La lampante necessità di individuare fonti di trattamento alternative si è tradotta in filoni di ricerca innovativi, come quello sugli inibitori del checkpoint immune. Nello specifico, essi sono rappresentati da anticorpi monoclonali anti-PD-1 o anti-PD-L1 che nei vari protocolli di ricerca in cui sono stati testati hanno prodotto risposte di sicuro interesse. PD-1 è un recettore espresso dai linfociti in diversi tipi di neoplasie e PD-L1 è il suo principale ligando, iper-espresso nei tumori del polmone non a piccole cellule del colon retto, nei melanomi, nei carcinomi del rene, dell’esofago, del tratto gastro-intestinale, dell’ovaio e nel tumore della mammella. In un recente studio apparso sulla rivista Journal for ImmunoTherapy of Cancer sono stati descritti i dati di efficacia di avelumab, un anticorpo monoclonale diretto contro PD-L1, recentemente approvato dalla Commissione Europea e dalla Food and Drug Administration (FDA) statunitense per il trattamento di prima linea dei carcinomi a cellule di Merkel metastatici.

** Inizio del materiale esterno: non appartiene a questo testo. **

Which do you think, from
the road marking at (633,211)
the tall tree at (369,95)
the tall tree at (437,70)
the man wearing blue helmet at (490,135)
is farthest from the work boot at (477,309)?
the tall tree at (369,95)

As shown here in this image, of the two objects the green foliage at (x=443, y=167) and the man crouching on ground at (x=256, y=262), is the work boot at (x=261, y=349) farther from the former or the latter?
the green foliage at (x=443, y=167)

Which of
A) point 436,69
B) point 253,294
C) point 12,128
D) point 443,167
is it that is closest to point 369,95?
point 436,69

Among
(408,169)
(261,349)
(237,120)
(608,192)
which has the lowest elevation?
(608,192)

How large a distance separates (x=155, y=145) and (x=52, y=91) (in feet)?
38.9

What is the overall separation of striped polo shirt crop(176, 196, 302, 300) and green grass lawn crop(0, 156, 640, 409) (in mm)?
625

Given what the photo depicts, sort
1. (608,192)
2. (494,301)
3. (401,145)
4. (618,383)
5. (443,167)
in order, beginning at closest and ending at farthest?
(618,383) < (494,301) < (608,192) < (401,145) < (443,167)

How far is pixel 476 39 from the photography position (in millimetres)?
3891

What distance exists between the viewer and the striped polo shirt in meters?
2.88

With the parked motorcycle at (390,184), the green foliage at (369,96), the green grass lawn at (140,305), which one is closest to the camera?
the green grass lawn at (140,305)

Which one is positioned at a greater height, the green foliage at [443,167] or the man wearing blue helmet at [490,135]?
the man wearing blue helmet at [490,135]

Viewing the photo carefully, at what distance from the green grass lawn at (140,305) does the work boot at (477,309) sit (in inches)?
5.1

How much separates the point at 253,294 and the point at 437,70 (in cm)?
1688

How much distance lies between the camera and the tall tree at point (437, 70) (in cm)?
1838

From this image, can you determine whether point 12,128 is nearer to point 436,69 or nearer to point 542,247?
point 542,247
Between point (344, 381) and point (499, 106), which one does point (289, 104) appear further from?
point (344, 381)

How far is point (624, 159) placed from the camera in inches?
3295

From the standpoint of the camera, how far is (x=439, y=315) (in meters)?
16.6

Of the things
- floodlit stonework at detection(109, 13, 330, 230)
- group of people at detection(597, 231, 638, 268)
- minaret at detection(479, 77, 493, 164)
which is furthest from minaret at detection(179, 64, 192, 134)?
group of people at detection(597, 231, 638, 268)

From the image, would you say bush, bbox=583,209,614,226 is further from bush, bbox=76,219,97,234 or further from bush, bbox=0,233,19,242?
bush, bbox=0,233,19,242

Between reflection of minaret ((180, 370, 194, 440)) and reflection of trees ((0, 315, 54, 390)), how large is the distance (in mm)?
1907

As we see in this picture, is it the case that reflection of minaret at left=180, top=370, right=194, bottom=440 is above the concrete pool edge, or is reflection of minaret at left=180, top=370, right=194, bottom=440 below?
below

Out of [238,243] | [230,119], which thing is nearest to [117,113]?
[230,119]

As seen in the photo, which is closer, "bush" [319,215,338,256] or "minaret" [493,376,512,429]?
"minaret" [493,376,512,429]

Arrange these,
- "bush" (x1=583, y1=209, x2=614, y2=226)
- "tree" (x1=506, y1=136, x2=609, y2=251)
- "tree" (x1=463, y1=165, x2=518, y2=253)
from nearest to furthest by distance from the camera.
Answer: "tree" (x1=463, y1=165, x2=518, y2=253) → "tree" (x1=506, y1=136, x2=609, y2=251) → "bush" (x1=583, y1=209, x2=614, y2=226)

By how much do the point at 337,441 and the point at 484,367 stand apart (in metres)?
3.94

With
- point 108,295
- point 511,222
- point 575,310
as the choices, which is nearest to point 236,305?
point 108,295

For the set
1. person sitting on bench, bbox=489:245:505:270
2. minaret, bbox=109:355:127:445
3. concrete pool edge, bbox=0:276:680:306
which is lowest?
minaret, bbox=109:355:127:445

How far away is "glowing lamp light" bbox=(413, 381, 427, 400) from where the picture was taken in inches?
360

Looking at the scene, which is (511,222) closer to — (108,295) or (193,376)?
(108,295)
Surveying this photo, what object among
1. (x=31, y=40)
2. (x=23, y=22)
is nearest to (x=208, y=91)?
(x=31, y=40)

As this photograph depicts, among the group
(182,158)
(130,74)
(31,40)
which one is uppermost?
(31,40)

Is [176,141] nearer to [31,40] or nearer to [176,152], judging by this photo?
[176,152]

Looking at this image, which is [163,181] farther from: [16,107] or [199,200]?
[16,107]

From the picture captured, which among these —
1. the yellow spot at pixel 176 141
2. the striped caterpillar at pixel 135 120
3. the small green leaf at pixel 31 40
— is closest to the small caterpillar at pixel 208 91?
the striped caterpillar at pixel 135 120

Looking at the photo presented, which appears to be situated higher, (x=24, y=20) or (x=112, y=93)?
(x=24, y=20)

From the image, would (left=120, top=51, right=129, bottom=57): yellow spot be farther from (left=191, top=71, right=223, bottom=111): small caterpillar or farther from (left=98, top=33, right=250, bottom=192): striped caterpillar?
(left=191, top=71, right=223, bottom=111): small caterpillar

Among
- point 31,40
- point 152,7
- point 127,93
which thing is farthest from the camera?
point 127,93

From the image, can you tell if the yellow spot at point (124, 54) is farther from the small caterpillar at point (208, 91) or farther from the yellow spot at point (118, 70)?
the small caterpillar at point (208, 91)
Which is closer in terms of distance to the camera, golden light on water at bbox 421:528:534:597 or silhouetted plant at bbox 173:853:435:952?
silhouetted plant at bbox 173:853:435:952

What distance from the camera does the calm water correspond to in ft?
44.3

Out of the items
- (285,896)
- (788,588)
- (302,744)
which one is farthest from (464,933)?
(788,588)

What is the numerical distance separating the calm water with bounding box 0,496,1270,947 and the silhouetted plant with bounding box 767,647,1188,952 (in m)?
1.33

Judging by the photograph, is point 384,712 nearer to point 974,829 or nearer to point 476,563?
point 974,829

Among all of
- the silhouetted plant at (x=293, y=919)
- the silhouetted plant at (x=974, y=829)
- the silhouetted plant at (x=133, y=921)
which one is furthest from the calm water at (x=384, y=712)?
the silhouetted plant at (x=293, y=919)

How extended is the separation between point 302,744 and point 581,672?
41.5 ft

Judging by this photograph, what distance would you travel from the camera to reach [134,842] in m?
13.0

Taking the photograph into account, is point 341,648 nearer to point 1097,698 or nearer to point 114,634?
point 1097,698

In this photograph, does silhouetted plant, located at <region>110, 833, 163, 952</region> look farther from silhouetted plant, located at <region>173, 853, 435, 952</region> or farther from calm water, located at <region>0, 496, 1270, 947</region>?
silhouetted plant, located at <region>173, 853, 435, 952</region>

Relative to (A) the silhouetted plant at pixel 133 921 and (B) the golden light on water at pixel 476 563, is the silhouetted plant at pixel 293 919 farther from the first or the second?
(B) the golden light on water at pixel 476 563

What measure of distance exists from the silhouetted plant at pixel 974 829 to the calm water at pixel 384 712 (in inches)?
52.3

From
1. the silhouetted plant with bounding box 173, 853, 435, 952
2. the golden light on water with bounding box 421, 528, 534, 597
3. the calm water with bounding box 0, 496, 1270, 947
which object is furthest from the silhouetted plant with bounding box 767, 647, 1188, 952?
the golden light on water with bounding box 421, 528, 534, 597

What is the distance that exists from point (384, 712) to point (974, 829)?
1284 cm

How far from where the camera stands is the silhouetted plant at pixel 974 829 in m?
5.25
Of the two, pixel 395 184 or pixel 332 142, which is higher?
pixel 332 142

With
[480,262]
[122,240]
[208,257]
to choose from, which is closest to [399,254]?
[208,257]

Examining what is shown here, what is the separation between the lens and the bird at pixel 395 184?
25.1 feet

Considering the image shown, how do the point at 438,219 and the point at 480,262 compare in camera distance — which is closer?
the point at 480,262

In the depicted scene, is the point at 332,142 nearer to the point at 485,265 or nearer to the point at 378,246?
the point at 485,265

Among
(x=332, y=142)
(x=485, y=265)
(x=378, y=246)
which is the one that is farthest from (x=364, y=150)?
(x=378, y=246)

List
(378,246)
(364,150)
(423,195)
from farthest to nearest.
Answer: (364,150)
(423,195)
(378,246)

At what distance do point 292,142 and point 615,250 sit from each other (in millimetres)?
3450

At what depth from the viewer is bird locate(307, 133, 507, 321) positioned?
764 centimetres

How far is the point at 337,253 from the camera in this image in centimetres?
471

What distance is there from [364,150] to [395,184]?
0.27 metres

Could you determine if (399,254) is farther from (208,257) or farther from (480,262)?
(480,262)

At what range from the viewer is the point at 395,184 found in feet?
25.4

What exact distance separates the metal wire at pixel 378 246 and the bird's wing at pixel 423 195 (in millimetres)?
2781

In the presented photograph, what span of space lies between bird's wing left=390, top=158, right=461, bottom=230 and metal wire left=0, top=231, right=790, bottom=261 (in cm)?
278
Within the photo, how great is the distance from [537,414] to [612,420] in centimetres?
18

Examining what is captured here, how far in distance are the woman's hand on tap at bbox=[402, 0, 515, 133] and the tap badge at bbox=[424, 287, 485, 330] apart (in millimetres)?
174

I dati presentati nell’articolo si rifanno ai pazienti dello studio di Fase II JAVELIN Merkel 200 con più di un anno di follow-up, e dimostrano come il 21.6% dei pazienti risulti ancora in trattamento ad un anno dall’inizio della terapia: di questi, l’11,4% ha ottenuto una risposta completa (CR) e il 21,6% una risposta parziale (PR), producendo un tasso di risposta obiettivo (ORR) del 33.0%. Inoltre, al momento dell’analisi dei dati, il 72,4% dei pazienti in studio è riuscito a mantenere la risposta. Si tratta di risultati di grande interesse per la comunità medica che auspica presto l’avvio di uno studio di Fase III per un trattamento immunoterapico che potrebbe riscrivere presto le Linee Guida per la terapia del carcinoma a cellule di Merkel.